Travail demandé:
1. D'après le texte sur la reconstruction d'un bâtiment incendié, quelle est la date de l'arrêté par lequel le maire d'Ajaccio a mis en demeure le gérant de cesser les travaux ?
2. Poursuivez le texte sur la reconstruction d'un bâtiment incendié à partir de sa dernière phrase.

Texte fourni:
----------

Le maire d’une commune est fondé à prescrire l’interruption des travaux entrepris sans permis de construire en vue de la reconstruction d’un bâtiment détruit après avoir subi un incendie
Pour mémoire, le régime de la reconstruction des bâtiments qui ont subi un sinistre – autrefois encadré par l’article L. 111-3 du code de l’urbanisme – est actuellement régi par l’article L. 111-15 de ce même code, dont les dispositions prévoient que « lorsqu’un bâtiment régulièrement édifié vient à être détruit ou démoli, sa reconstruction à l’identique est autorisée dans un délai de dix ans nonobstant toute disposition d’urbanisme contraire, sauf si la carte communale, le plan local d’urbanisme ou le plan de prévention des risques naturels prévisibles en dispose autrement ».
Il ressort expressément de ces dispositions que la reconstruction à l’identique de ces bâtiments suppose l’obtention préalable d’une autorisation d’urbanisme.
En l’espèce, la SCI Trottel Aja, qui n’a pas cru devoir solliciter la délivrance d’un permis de construire, a engagé la reconstruction d’un bâtiment exploité à usage d’espace de loisirs et de restaurant qui avait été démoli par un incendie survenu le 3 janvier 2017.
Par arrêté en date du 4 août 2017, le maire de la commune d’Ajaccio a mis en demeure le gérant de cette société de cesser immédiatement les travaux de construction entrepris.
Visiblement lésée par cette décision dont la nécessité était incontestable, la SCI Trottel Aja a sollicité du tribunal administratif de Bastia, d’une part, l’annulation de cet arrêté, et, d’autre part, de lui attribuer la somme de 50.000 euros à titre de dommages et intérêts.
Le tribunal administratif de Bastia ayant rejeté sa requête, la SCI Trottel Aja a décidé d’interjeter appel.
En effet, au visa de l’article L. 480-2 du code de l’urbanisme, les juges d’appel rappellent que la SCI Trottel Aja a bénéficié d’un permis de construire tacite le 21 janvier 2009, pour la réalisation d’un agrandissement par surélévation sur le toit terrasse du bâtiment dont elle est propriétaire cours Lucien Bonaparte à Ajaccio, afin d’y faire exploiter un espace de loisirs et de restaurant.

----------

Données à analyser:
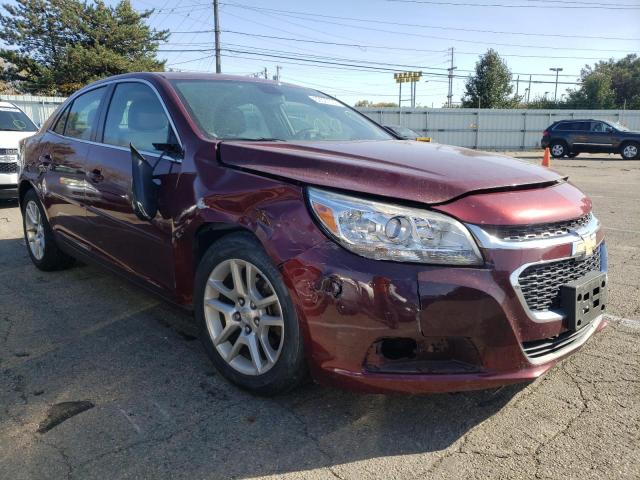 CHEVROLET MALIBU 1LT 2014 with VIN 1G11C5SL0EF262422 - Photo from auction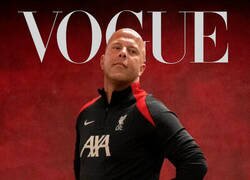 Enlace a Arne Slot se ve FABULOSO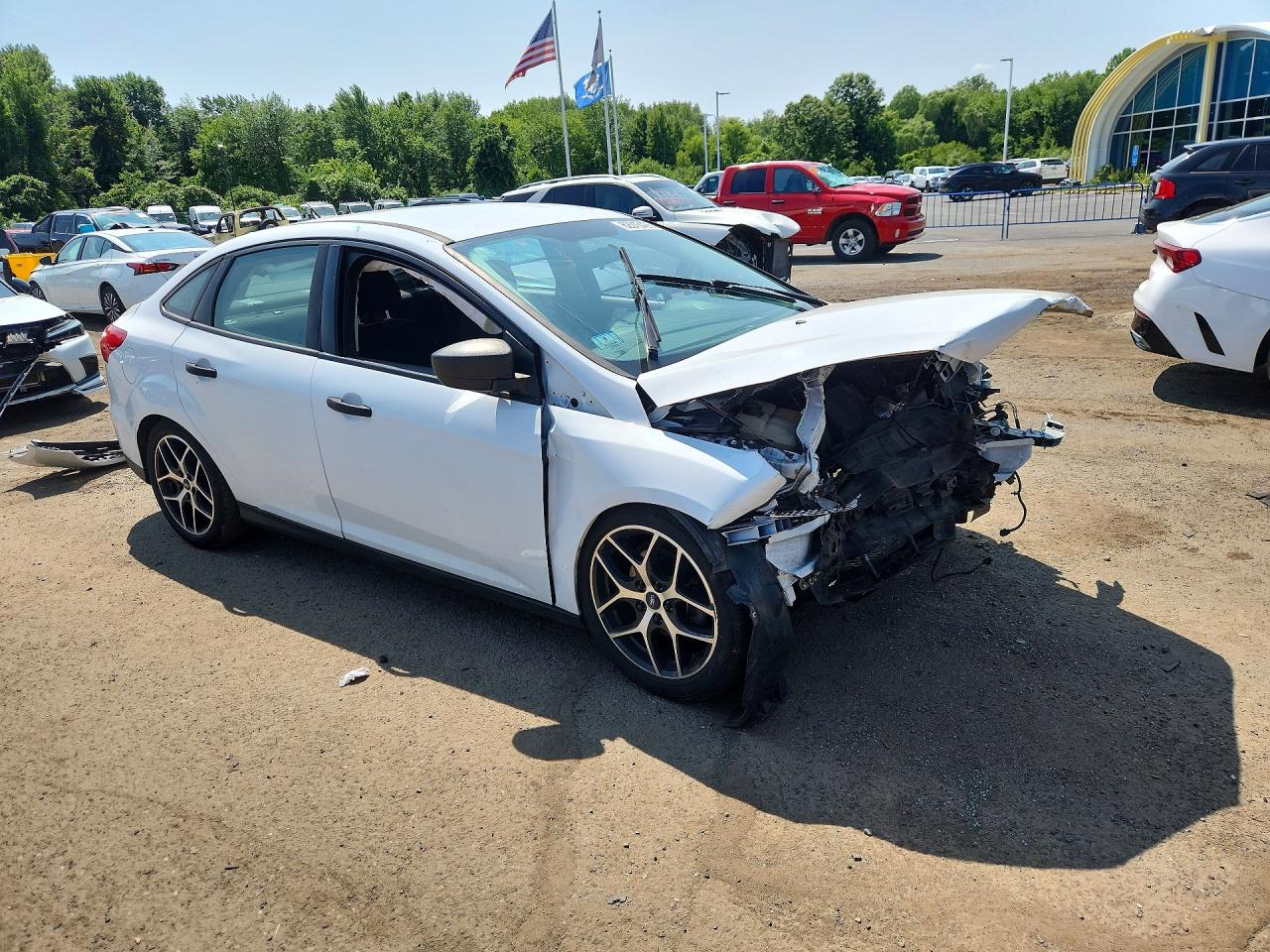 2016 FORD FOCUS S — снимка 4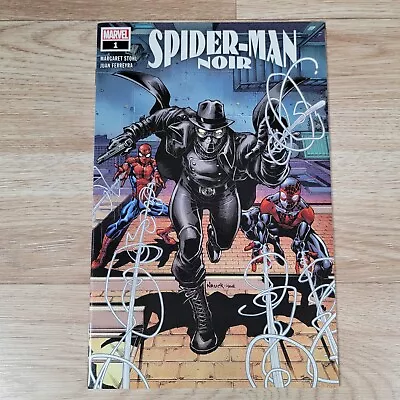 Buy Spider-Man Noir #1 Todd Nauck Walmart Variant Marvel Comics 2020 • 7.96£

----------

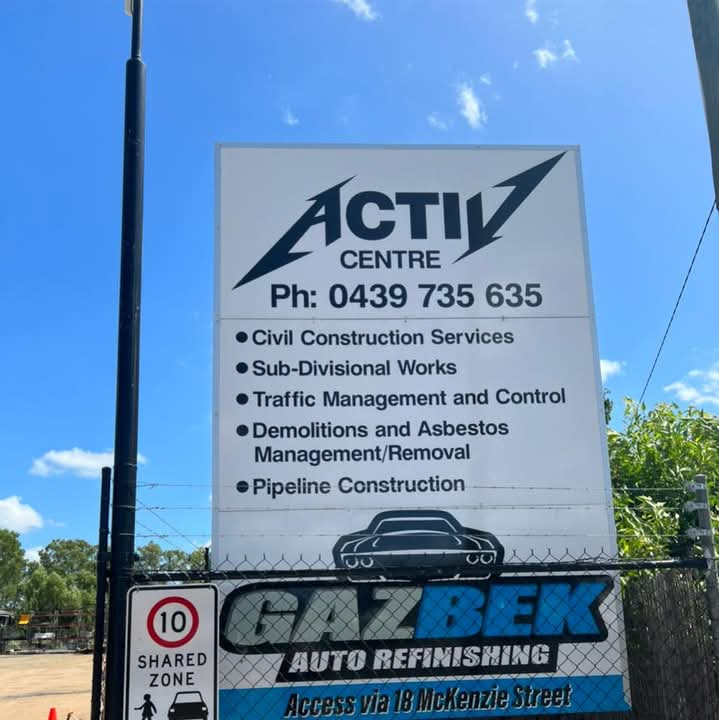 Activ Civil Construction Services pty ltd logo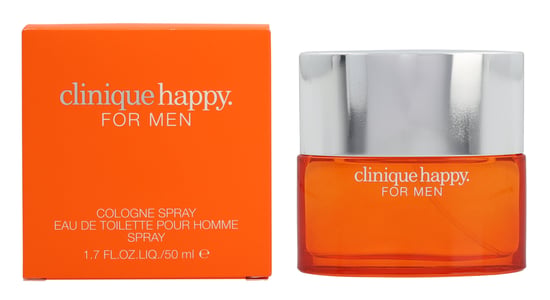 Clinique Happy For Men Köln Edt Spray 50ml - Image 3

----------

Réponses par tâche:
1. Le 4 août 2017.

2.
Or, il ressort de l’arrêt rendu par la chambre correctionnelle de la cour d’appel de Bastia le 10 juillet 2019 qu’à la date de l’incendie, survenu le 3 janvier 2017, l’extension était close, couverte et exploitée, ce malgré le fait que quelques finitions demeuraient à réaliser.
Quoique non conformes aux prescriptions du permis de construire et non déclarés comme tels, il s’en déduit que les travaux résultant du permis de construire avaient ainsi été achevés antérieurement au sinistre.
Malgré cet état de fait, l’appelante soutient au contraire que cette construction n’aurait pas été achevée à la date du sinistre et que le délai de validité du permis de construire tacite n’aurait commencé à courir que le 26 avril 2013.
Pour autant, quand bien même ce serait le cas, il s’infère de l’application de l’article R. 424-17 du code de l’urbanisme que le permis de construire n’aurait conservé sa validité que si les travaux commencés n’avaient pas été interrompus plus d’un an à partir du 26 avril 2016.
Or, il ne ressort pas des pièces du dossier que de quelconques travaux pour la réalisation de la construction, distincts de ceux induits par la sécurisation du site à la suite de l’incendie, n’aient été engagés entre le 26 avril 2016 et le 25 avril 2017.
Ainsi, en tout état de cause, le permis de construire tacite du 21 janvier 2009 était périmé au plus tard le 26 avril 2017.
A contrario, les juges d’appel relèvent à ce propos qu’aux termes du procès-verbal dressé le 3 août 2017, un contrôleur assermenté a constaté « la pose d’une structure métallique (poteaux) sur la toiture de l’établissement ».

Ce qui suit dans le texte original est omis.